Após promessa de preservar os Correios, governo Lula enfrenta greve e crise bilionária na estatal
Em 2022, durante a campanha presidencial, Luiz Inácio Lula da Silva afirmou que não privatizaria os Correios caso voltasse à Presidência. A empresa permaneceu estatal, mas, quatro anos depois, enfrenta uma combinação difícil: prejuízos bilionários, reestruturação financeira e funcionários em greve por tempo indeterminado.
A paralisação começou às 22h do dia 10 de setembro de 2026, após assembleias de trabalhadores rejeitarem a proposta apresentada nas negociações do acordo coletivo. Um dos principais pontos de conflito é o plano de saúde dos funcionários, aposentados e dependentes.
Os Correios afirmam que tentaram preservar a maior parte das cláusulas do acordo anterior e defendem mudanças como necessárias diante da situação financeira da companhia. A empresa havia recorrido ao Tribunal Superior do Trabalho, que determinou a manutenção de 80% do efetivo durante a greve, considerando o caráter essencial do serviço.

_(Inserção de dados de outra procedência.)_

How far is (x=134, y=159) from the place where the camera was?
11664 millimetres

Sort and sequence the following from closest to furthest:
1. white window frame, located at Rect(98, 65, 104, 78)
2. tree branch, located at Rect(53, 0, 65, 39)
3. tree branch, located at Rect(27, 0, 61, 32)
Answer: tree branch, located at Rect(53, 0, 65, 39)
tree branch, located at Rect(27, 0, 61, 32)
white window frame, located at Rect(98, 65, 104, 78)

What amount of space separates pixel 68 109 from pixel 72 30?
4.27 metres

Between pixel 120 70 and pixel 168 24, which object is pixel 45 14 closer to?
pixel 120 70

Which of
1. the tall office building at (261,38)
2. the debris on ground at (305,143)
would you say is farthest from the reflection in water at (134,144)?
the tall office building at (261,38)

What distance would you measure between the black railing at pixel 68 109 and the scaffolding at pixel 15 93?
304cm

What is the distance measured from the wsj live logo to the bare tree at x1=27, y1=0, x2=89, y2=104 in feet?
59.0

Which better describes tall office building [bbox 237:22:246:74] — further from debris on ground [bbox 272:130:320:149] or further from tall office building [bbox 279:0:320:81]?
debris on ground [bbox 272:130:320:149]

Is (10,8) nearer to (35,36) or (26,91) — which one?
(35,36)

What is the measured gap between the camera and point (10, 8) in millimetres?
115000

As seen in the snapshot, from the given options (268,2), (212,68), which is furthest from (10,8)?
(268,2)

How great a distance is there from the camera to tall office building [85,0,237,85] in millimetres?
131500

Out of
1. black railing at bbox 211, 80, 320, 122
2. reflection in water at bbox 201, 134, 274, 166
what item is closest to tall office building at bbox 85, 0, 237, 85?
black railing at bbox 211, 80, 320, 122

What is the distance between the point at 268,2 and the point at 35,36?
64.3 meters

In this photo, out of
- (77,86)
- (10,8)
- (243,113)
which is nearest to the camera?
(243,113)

A greve chega justamente quando a estatal tenta colocar de pé um plano de recuperação.
No segundo trimestre de 2026, os Correios registraram prejuízo líquido de R$ 2,39 bilhões. Apesar de o resultado representar melhora de 24,4% em relação ao prejuízo de R$ 3,16 bilhões do primeiro trimestre, a própria empresa reconhece que a situação financeira continua desafiadora.
Para reforçar o caixa e reorganizar dívidas, a companhia contratou uma operação de crédito de R$ 12 bilhões com garantia da União, além de implementar medidas de redução de despesas, revisão de contratos e reorganização da estrutura.

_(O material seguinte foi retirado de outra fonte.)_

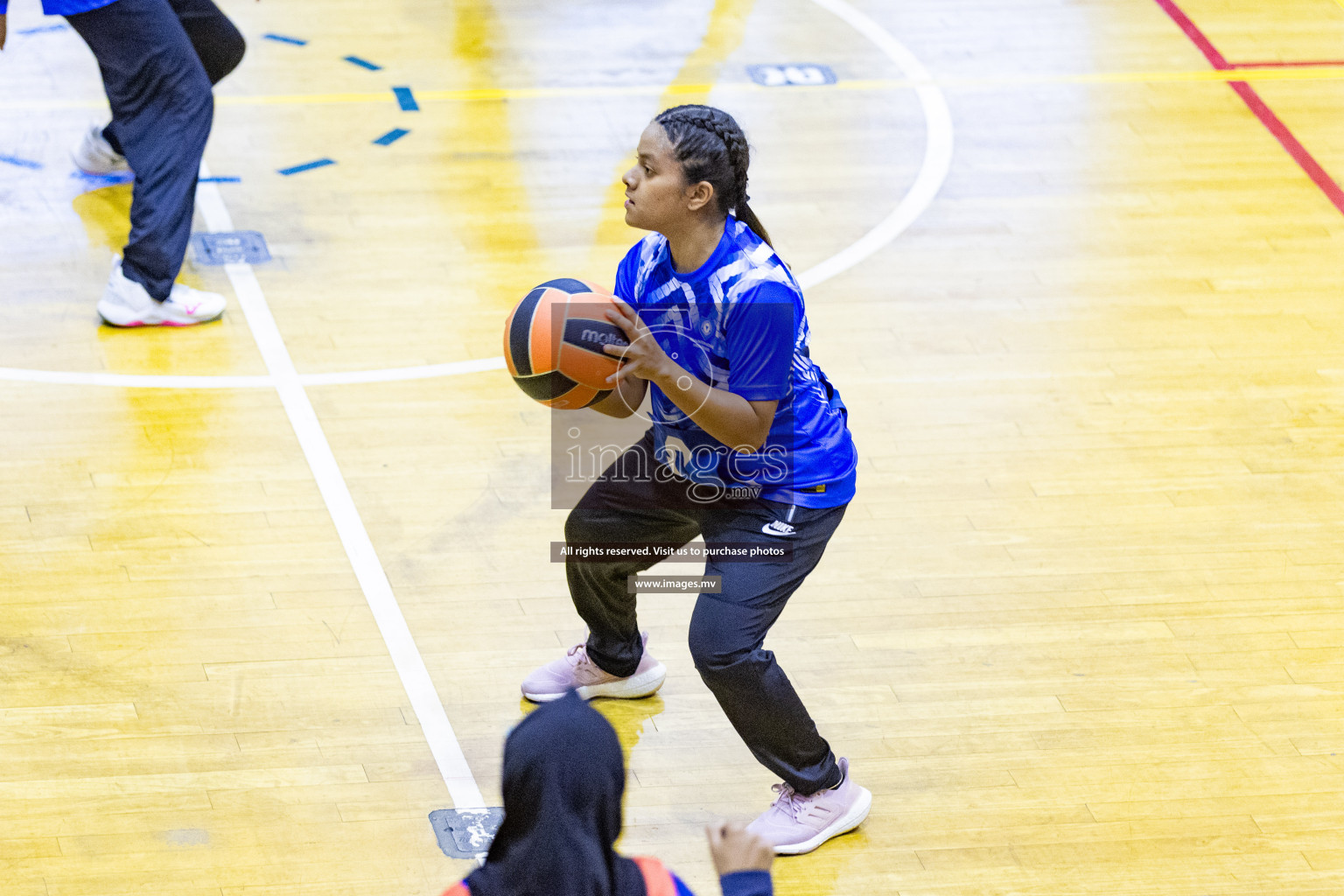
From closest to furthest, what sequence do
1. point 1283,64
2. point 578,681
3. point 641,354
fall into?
point 641,354 < point 578,681 < point 1283,64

O contraste chama atenção porque a defesa dos Correios públicos foi uma das posições adotadas por Lula antes de assumir o terceiro mandato. Em 2022, ele declarou que empresas como Correios, Banco do Brasil e Caixa não seriam privatizadas em seu governo.
Manter uma estatal pública, porém, é diferente de conseguir torná-la financeiramente saudável. Esse passou a ser o problema colocado sobre a mesa.

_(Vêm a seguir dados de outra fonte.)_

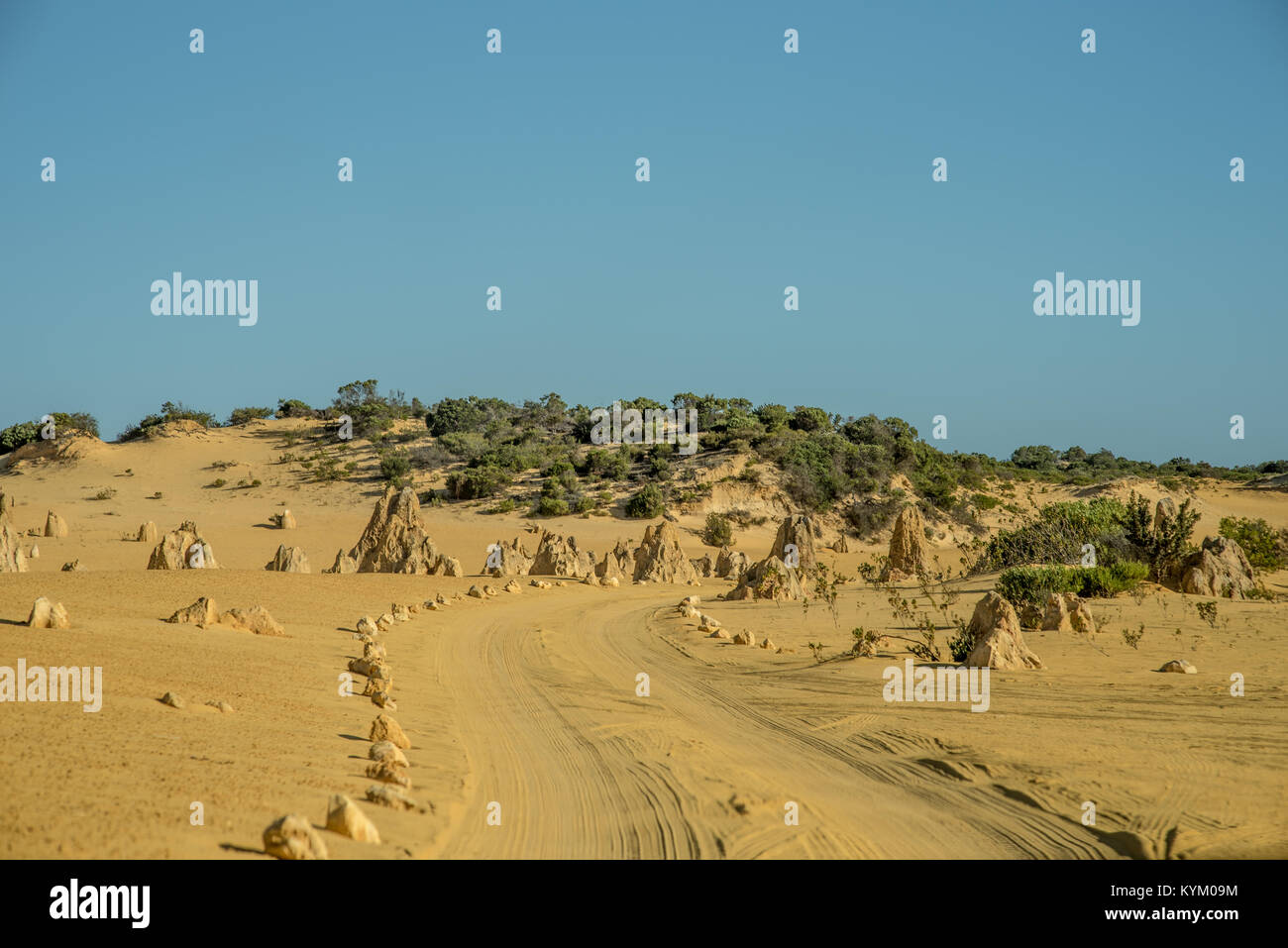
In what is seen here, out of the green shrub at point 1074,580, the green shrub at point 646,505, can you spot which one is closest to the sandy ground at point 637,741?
the green shrub at point 1074,580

O governo e a direção da empresa defendem a recuperação e a modernização dos Correios. Já os trabalhadores argumentam que o ajuste financeiro não pode retirar direitos, especialmente mudanças no plano de saúde. Do lado dos consumidores, a paralisação já provoca relatos de atrasos em encomendas e problemas no rastreamento, enquanto os Correios realizam mutirões e remanejamento de cargas para tentar reduzir os impactos.
A promessa de não privatizar foi cumprida até aqui. O desafio que permanece é outro: fazer a empresa recuperar as contas sem comprometer trabalhadores e serviços prestados à população.